I am going to add a short addendum to this thread because the code example makes me nervous and I want to be sure that we've properly explained what is happening so that someone doesn't read it and use it the code. This isn't directed so much at the OP, but for anyone who comes along and reads this thread and doesn't fully understand it.
In the original post query, the PHP code had:
Quote:
WHERE Username = '".$_POST['username']."
|
Obviously the intent is to compare the field Username to the value that the client entered. The client data is read through the use of the superglobal $_POST and this example is meant to demonstrate an easy but serious flaw in site design. The superglobal variables contain the text as entered by the client; it has not been filtered. In this example, the exploit short circuits the query with the ' and then adds an OR TRUE statement. Since the latter part becomes true, the query then becomes select the username and password database.

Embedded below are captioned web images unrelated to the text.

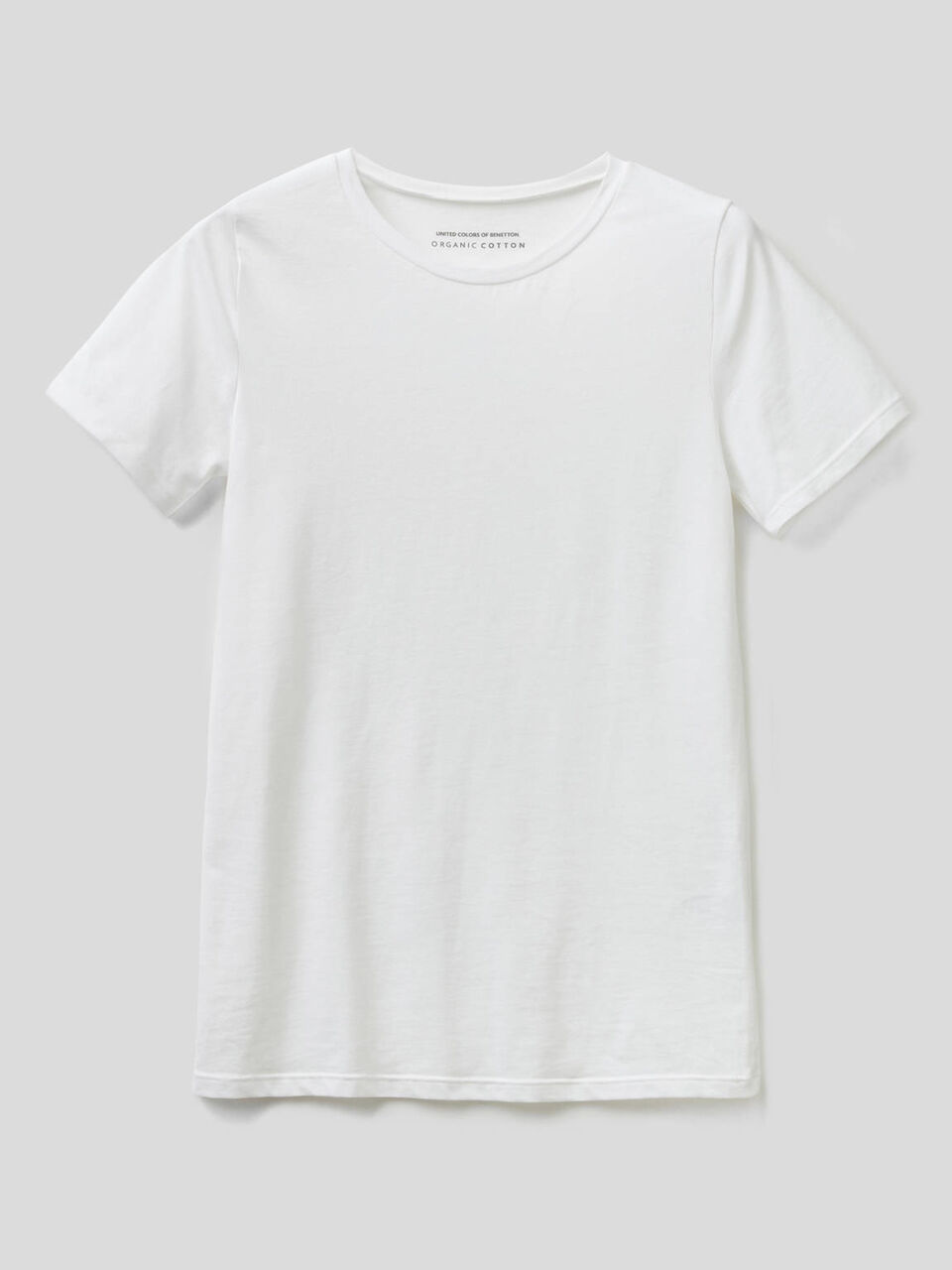 T-shirt in cotone bio super stretch image number 1
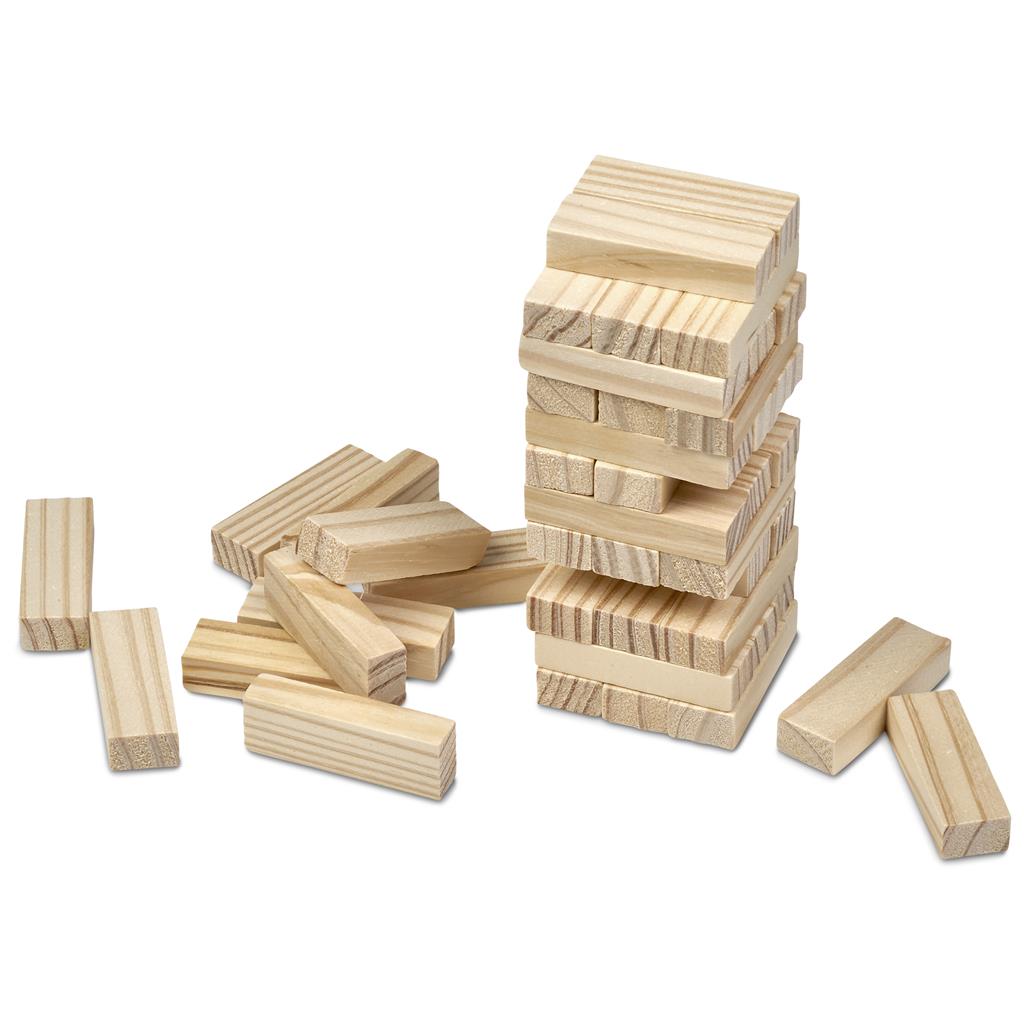 Altitude Tumble Wooden Block Tower Game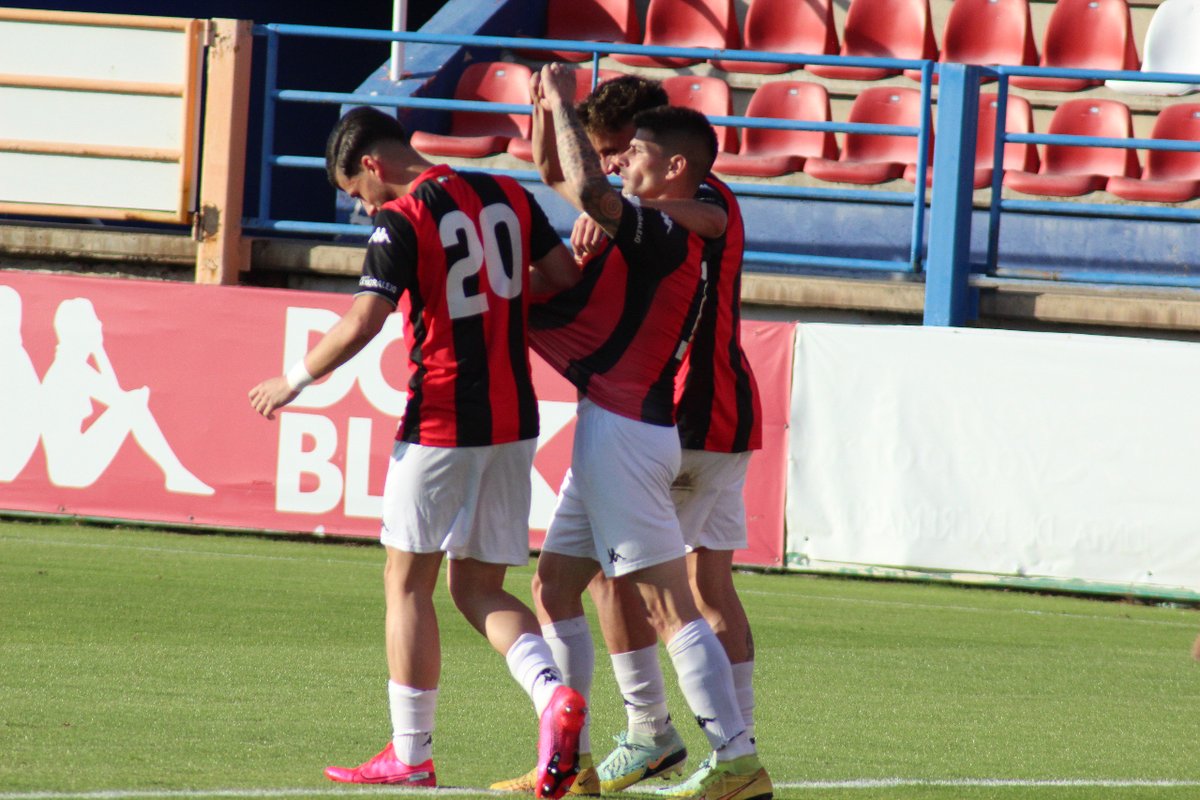 Manu Gragera, primer y último goleador en el Francisco de la Hera 💥🔝⚽

✅ 25/9/2022 vs SP Villafranca B
✅ 7/5/2023 vs AD Hispanolusa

What the tutorial is undoubtedly going to show you is that you need to change how the superglobal data is handled. For example:
Code:
$clientUsername = $_POST['username'];
$clientPassword = $_POST['password'];
(some verification or filtering process)
if (valid)
{
$check = mysql_query("SELECT Username, Password, UserLevel FROM Users WHERE Username = $clientUsername and Password = $clientPassword");
}
else
{
//handle bogus data entry
}
Then perform checks on these two fields to verify their legitimacy. This can be handled in several ways and is usually a source of confusion to new PHP programmers. The validations should make sure that it contains only allowed letters, numbers, and symbols, contains no special "escape" sequences, etc, and should also verify and truncate the length to a safe value. This can be done with the filters function, or manually. When possible it is better to compare the user input against expected values and select from those instead of using the input directly. The bottom line is that user input should NEVER be used directly.
In terms of passwords, you should consider using a hash such as an MD5 or SHA1. By saving the hashes, you 1) ensure that only valid alphanumeric values of proper length are stored in your database, 2) don't have the raw passwords for someone to steal, 3) hashing the user input automatically sanitizes it. Just be sure to salt your hash table to thwart the use of rainbow tables.